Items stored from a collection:
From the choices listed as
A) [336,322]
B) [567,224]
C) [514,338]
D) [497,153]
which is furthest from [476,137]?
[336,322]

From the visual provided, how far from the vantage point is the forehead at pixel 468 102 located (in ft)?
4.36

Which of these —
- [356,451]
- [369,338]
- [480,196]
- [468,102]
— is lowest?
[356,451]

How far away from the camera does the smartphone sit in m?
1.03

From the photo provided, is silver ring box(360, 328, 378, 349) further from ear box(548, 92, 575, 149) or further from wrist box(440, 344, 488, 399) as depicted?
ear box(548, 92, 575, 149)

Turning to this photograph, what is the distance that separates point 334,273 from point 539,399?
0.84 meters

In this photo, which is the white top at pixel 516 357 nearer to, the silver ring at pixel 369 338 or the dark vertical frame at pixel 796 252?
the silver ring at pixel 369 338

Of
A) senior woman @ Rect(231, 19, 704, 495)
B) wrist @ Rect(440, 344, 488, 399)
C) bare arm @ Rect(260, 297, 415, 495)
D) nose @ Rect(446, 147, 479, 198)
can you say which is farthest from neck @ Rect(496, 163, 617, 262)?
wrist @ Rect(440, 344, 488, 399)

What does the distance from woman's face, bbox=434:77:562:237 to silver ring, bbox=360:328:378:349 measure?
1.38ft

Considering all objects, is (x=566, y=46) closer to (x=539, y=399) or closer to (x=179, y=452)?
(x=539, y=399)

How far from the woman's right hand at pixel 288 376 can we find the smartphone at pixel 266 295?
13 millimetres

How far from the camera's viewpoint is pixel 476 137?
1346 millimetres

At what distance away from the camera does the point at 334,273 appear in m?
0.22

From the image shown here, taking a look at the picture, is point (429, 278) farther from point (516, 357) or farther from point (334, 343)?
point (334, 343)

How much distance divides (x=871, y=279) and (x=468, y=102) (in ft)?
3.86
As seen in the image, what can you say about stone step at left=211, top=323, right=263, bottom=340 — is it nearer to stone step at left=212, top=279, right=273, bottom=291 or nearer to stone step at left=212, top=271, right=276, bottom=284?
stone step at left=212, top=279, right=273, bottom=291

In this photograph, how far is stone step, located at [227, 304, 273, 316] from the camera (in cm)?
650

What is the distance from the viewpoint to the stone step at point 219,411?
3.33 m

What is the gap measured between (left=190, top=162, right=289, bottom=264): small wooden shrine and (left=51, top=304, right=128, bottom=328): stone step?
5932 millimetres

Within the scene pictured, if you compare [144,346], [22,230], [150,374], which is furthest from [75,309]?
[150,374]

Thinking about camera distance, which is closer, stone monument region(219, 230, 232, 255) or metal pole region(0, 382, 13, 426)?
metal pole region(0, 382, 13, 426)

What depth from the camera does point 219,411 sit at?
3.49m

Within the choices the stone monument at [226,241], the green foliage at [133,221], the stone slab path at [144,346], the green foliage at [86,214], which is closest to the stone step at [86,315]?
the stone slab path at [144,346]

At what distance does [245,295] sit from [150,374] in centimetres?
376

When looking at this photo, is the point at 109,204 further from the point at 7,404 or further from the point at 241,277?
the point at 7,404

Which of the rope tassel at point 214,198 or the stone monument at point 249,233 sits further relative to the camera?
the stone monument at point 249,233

▶ PROBLEM TO WORK ON: Write out the entries from the first line through the line containing "0.84 meters", including both, and make no changes.

▶ RESULT OF THE TASK:
From the choices listed as
A) [336,322]
B) [567,224]
C) [514,338]
D) [497,153]
which is furthest from [476,137]?
[336,322]

From the visual provided, how far from the vantage point is the forehead at pixel 468 102 located (in ft)?
4.36

Which of these —
- [356,451]
- [369,338]
- [480,196]
- [468,102]
— is lowest?
[356,451]

How far away from the camera does the smartphone sit in m?
1.03

From the photo provided, is silver ring box(360, 328, 378, 349) further from ear box(548, 92, 575, 149) or further from wrist box(440, 344, 488, 399) as depicted?
ear box(548, 92, 575, 149)

Turning to this photograph, what is the distance that separates point 334,273 from point 539,399?
0.84 meters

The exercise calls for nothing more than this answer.